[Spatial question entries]
## START

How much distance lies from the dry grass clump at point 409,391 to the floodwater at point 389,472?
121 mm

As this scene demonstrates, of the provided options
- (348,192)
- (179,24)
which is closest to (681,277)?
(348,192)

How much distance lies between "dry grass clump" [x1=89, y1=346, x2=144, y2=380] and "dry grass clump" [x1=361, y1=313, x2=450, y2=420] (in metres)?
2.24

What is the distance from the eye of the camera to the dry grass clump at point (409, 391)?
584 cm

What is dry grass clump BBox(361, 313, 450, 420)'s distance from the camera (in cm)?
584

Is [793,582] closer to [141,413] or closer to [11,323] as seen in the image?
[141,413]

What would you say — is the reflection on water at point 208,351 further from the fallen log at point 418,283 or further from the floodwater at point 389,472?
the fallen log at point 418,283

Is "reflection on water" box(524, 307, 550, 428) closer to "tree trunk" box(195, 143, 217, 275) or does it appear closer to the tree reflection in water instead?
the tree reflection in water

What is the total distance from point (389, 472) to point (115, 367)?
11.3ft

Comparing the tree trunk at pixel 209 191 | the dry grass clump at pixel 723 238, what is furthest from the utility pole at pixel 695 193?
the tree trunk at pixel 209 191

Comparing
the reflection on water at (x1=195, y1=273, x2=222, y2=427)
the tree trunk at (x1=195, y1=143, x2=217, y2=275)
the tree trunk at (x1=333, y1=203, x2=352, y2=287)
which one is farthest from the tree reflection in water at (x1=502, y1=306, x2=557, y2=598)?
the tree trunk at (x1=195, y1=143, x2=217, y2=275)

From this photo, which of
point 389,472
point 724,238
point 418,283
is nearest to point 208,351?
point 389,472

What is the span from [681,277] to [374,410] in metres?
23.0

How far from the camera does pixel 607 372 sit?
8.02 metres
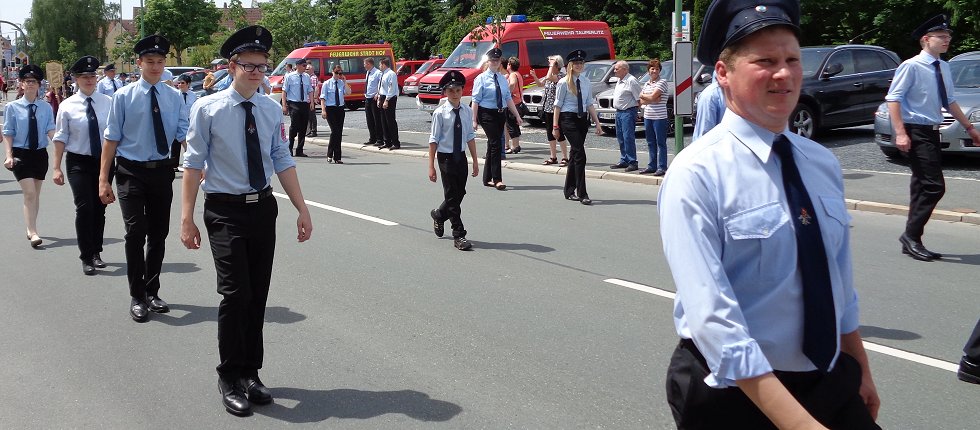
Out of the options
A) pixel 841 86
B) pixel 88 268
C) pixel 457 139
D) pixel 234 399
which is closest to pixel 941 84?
pixel 457 139

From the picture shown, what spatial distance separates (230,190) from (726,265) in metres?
3.36

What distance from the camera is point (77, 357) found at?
5906mm

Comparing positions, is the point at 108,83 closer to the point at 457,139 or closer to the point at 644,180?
the point at 457,139

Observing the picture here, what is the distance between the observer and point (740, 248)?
2201 mm

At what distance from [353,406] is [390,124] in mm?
15184

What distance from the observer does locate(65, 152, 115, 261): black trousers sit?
805 cm

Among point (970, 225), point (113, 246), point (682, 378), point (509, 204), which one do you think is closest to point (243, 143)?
point (682, 378)

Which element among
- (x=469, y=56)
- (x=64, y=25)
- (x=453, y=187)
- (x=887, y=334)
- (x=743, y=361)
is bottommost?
(x=887, y=334)

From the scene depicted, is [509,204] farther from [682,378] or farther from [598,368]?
[682,378]

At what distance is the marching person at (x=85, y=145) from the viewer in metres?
8.03

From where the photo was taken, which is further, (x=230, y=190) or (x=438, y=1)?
→ (x=438, y=1)

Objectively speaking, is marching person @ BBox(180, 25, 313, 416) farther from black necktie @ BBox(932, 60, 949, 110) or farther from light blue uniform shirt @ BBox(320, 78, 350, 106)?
light blue uniform shirt @ BBox(320, 78, 350, 106)

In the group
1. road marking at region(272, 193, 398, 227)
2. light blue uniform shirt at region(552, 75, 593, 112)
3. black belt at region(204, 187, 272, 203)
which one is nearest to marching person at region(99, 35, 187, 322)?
black belt at region(204, 187, 272, 203)

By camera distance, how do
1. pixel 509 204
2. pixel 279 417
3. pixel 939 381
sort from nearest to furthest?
pixel 279 417
pixel 939 381
pixel 509 204
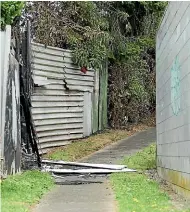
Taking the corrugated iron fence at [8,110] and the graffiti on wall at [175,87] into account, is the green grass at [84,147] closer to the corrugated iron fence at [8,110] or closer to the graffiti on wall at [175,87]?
the corrugated iron fence at [8,110]

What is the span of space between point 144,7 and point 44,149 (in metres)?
8.37

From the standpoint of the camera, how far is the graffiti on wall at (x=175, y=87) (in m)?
7.95

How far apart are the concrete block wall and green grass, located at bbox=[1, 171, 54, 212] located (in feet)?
7.68

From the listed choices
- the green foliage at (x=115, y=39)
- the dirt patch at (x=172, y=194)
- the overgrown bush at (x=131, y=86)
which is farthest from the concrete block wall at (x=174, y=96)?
the overgrown bush at (x=131, y=86)

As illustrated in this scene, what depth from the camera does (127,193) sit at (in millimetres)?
7578

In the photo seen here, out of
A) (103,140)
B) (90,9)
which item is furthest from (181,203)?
(90,9)

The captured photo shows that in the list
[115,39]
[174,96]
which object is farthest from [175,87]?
[115,39]

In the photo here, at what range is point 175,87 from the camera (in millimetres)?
8320

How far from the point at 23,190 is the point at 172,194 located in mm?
2621

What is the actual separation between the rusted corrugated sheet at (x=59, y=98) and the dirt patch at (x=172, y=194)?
155 inches

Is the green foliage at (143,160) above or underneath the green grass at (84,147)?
underneath

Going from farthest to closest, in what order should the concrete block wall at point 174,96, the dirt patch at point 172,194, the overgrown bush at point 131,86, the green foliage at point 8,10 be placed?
the overgrown bush at point 131,86 → the green foliage at point 8,10 → the concrete block wall at point 174,96 → the dirt patch at point 172,194

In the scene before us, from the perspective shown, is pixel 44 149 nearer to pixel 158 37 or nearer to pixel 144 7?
pixel 158 37

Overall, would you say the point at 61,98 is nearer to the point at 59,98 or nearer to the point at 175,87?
the point at 59,98
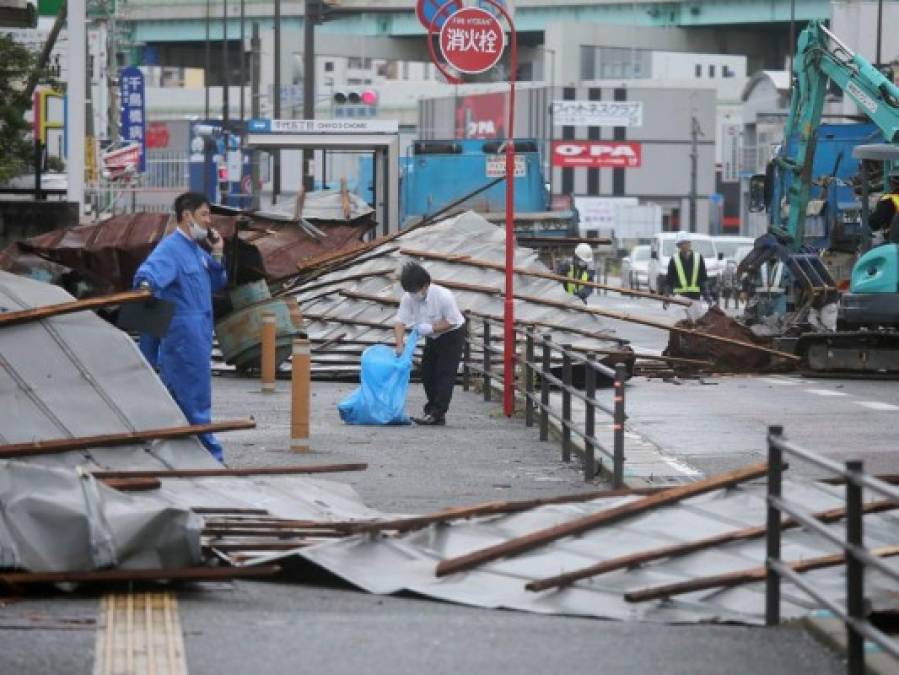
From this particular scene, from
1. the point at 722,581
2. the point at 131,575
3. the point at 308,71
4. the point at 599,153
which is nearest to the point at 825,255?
the point at 308,71

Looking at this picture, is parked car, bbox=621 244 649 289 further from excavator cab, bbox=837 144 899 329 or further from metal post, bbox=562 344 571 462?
metal post, bbox=562 344 571 462

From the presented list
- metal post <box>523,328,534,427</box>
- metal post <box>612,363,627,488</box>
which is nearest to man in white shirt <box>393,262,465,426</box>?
metal post <box>523,328,534,427</box>

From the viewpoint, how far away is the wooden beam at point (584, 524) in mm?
9789

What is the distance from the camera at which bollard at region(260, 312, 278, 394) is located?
919 inches

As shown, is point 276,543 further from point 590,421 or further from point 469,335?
point 469,335

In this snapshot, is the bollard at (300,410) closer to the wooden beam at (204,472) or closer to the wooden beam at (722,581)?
the wooden beam at (204,472)

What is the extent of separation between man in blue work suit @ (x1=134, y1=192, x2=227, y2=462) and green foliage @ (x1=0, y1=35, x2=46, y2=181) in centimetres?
2022

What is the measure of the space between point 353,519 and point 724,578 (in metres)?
2.77

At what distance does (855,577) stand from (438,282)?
18187 millimetres

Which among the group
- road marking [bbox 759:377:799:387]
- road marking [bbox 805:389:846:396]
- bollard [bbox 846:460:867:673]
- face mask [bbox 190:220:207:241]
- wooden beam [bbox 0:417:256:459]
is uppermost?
face mask [bbox 190:220:207:241]

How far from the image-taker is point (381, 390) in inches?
763

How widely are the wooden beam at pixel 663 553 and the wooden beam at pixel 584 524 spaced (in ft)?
0.77

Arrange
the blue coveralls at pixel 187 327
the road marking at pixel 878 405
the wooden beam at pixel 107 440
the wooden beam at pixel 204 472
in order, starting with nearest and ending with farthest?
the wooden beam at pixel 204 472 → the wooden beam at pixel 107 440 → the blue coveralls at pixel 187 327 → the road marking at pixel 878 405

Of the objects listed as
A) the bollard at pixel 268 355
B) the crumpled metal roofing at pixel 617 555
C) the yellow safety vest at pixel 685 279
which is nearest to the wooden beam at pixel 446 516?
the crumpled metal roofing at pixel 617 555
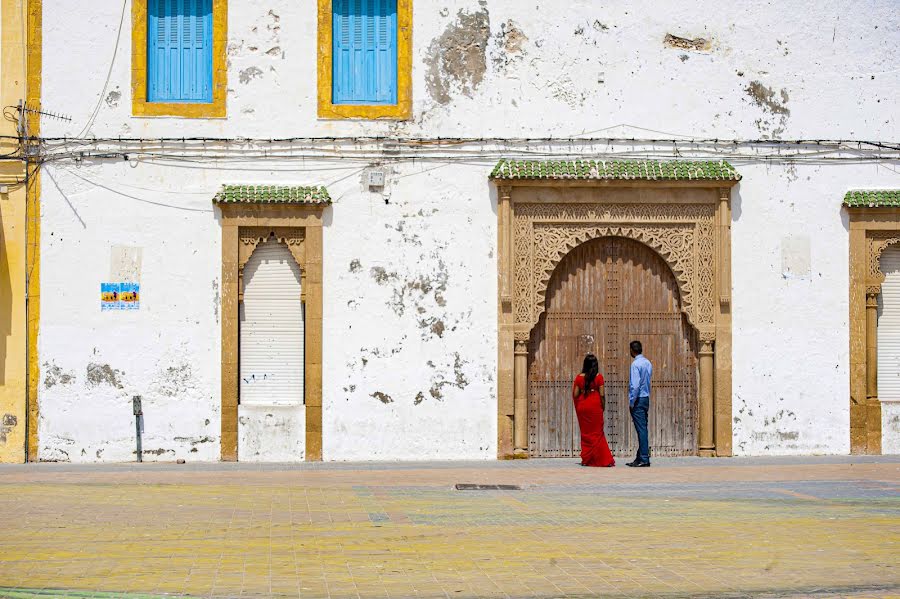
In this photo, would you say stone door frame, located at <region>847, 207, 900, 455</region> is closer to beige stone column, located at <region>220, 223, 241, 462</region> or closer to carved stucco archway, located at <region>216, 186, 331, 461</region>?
carved stucco archway, located at <region>216, 186, 331, 461</region>

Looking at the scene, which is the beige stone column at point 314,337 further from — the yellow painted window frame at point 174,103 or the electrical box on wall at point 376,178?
the yellow painted window frame at point 174,103

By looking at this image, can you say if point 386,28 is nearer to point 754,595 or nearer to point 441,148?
point 441,148

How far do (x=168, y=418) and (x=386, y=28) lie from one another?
4974 millimetres

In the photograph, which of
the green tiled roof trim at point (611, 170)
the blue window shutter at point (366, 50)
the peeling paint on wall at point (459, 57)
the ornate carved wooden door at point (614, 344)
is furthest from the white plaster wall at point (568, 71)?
the ornate carved wooden door at point (614, 344)

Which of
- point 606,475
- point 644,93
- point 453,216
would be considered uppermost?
point 644,93

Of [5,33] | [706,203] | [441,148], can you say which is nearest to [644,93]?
[706,203]

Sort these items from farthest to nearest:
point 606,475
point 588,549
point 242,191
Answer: point 242,191 → point 606,475 → point 588,549

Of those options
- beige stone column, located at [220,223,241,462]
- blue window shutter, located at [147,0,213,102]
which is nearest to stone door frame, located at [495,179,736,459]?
beige stone column, located at [220,223,241,462]

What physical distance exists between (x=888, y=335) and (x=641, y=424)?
3416 mm

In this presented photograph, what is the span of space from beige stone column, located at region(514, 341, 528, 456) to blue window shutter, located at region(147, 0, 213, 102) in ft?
14.7

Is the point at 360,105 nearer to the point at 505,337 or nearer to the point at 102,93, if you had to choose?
the point at 102,93

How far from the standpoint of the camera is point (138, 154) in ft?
44.8

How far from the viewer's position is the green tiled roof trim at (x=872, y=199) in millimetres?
13922

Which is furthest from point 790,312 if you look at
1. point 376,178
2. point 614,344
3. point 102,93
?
point 102,93
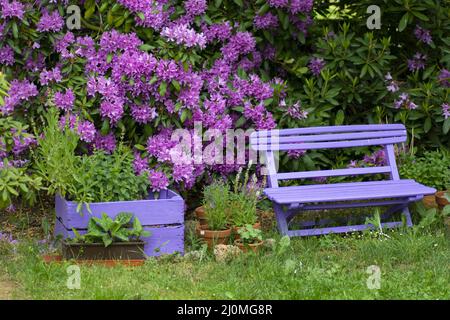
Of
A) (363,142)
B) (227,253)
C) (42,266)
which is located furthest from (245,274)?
(363,142)

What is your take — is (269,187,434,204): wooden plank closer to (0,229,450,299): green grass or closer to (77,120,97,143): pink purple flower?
(0,229,450,299): green grass

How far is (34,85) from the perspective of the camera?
20.2ft

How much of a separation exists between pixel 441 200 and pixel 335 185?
822 mm

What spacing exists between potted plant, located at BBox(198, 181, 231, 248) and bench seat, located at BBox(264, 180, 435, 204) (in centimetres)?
33

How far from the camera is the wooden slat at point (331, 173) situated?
6152 mm

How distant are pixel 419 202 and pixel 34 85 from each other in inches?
118

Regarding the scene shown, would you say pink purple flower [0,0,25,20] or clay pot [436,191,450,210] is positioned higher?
pink purple flower [0,0,25,20]

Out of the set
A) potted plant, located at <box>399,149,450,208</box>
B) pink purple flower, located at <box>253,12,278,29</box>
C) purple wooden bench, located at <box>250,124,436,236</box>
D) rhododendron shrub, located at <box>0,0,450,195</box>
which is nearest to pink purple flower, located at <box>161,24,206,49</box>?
rhododendron shrub, located at <box>0,0,450,195</box>

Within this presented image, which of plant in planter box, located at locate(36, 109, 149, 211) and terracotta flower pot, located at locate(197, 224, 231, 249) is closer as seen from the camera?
plant in planter box, located at locate(36, 109, 149, 211)

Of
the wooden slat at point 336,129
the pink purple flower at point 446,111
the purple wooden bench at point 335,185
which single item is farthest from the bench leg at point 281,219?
the pink purple flower at point 446,111

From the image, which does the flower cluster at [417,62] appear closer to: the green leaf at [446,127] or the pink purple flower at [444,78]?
the pink purple flower at [444,78]

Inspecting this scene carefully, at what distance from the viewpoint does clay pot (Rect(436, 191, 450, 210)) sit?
6265 millimetres
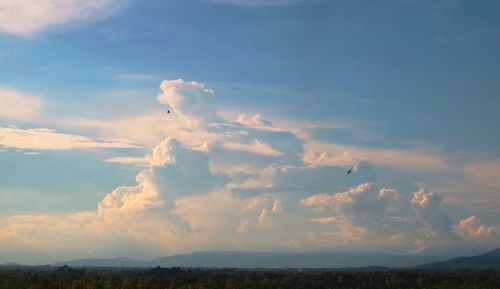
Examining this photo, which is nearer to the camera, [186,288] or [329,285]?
[186,288]

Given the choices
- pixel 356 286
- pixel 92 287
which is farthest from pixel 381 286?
pixel 92 287

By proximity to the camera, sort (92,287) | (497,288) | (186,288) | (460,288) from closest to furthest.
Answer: (92,287), (186,288), (460,288), (497,288)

## END

■ **GOAL**:
Each line from the one that contains "From the image, which" through the end of the records should be restated exactly; include both end lines and leave any pictures out.

■ **COMPLETED TASK**:
From the image, which does the flower cluster at [417,62] appear closer to: the green leaf at [446,127] or the pink purple flower at [444,78]?
the pink purple flower at [444,78]

Inspecting this scene carefully, at what distance from the viewpoint does clay pot (Rect(436, 191, 450, 210)) sit?
6265 millimetres
Examining this photo, which is nearer to the camera, [186,288] or [329,285]?
[186,288]

Given the choices
- pixel 356 286
- pixel 92 287
which is farthest from pixel 381 286?
pixel 92 287

By proximity to the camera, sort (92,287) | (497,288) | (186,288) | (460,288) from closest to furthest.
Answer: (92,287), (186,288), (460,288), (497,288)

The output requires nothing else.